È vero che aiutò Peter Gabriel agli inizi della carriera?
"Mi piace ricordare che sono stato il primo a portare in Italia i Genesis. Ero andato a Londra per i Van Der Graaf Generator. Ma poi vidi questo gruppo ancora alle prime armi e me ne innamorai. La prima sera facemmo il pienone. Dopo lo spettacolo notai Peter Gabriel che parlava con il manager, Tony Smith. Aveva difficoltà a pagare il mutuo. Firmai un assegno per saldare la rata. Siamo tutt’ora molto amici".

E Michael Jackson?
"Quando venne nel 1992 con il “Dangerous Tour”, mi disse che avrebbe tanto desiderato visitare Roma. Riuscimmo a dribblare il controllo della security, lo feci vestire normalmente e il pomeriggio lo portai a piazza del Popolo. La proprietaria di un negozio di antiquariato lo riconobbe, balbettò “M… m.. m.. Michael!” poi cadde a terra svenuta. Lui mi disse poi che era stata una delle più belle giornate della sua vita. Era felice come un bambino. Anche per questo non ho mai creduto alle storie orribili che circolano sul suo conto".

Gli artisti italiani?
"Salvo poche eccezioni, viziati e privi di autoironia. Angelo Branduardi è fra questi. Un musicista originale, carismatico, adorato anche in Francia e in Germania. C’ho creduto molto.
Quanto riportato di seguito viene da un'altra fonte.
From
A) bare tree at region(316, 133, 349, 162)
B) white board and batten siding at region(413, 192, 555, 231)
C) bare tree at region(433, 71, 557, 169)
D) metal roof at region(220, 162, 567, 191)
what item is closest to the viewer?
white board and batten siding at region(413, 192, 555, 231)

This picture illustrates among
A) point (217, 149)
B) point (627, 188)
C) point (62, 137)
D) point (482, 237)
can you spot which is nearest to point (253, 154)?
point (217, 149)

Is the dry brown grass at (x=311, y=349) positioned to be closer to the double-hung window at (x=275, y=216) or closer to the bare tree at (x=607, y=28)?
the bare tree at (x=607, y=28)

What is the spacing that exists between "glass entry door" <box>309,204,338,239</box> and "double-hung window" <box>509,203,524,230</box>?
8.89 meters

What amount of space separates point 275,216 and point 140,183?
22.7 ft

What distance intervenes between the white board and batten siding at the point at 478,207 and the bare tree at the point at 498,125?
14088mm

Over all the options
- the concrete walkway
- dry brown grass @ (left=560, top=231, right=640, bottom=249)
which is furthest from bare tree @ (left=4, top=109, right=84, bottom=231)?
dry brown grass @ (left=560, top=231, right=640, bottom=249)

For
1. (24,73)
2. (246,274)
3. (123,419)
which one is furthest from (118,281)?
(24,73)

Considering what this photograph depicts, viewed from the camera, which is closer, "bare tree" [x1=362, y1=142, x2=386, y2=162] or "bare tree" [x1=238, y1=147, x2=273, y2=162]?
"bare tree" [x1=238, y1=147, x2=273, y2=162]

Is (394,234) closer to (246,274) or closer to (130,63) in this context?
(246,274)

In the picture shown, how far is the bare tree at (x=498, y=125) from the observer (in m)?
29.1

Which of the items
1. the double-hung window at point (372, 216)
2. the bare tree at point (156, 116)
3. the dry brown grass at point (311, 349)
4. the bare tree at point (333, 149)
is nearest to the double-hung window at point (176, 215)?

Poi un giorno mi disse: “Sono il più grande artista del mondo”. Era arrivato al capolinea".

Anche con Baglioni non è finita bene.
"Disse che gli avevo fregato i soldi, ma conti alla mano gli dimostrai che si era sbagliato. Era venuto a bussare alla mia porta nel ’90. Il suo album, “Oltre”, non vendeva".

La diretta Rai dallo Stadio Flaminio è stata una sua idea?
"Tutti mi diedero del pazzo. Ma fu la mossa vincente. Andai a proporla a Fuscagni. Baglioni è cotto, niente da fare, rispose. Sparai, bluffando, che la prima data era “sold out” e stavamo organizzando un secondo concerto. Se lo annunci ti do la diretta. E così fu. Bloccai la vendita del primo a 26mila biglietti fingendo il tutto esaurito. E al secondo concerto arrivarono in 40 mila".

La stessa tecnica usata per Romeo & Giulietta?
"La tv è promozione. Se lo spettacolo è bello, viene voglia di andarlo a vedere anche a teatro".

Diavolo di un Zard! Chissà che non abbia fatto centro anche questa volta. E del resto cosa aspettarsi da uno a vent’anni a Tripoli aveva ideato lo slogan "Il meglio esiste e noi lo pubblicizziamo”? Al pubblico la sentenza. Dal 17 ottobre, al Gran Teatro.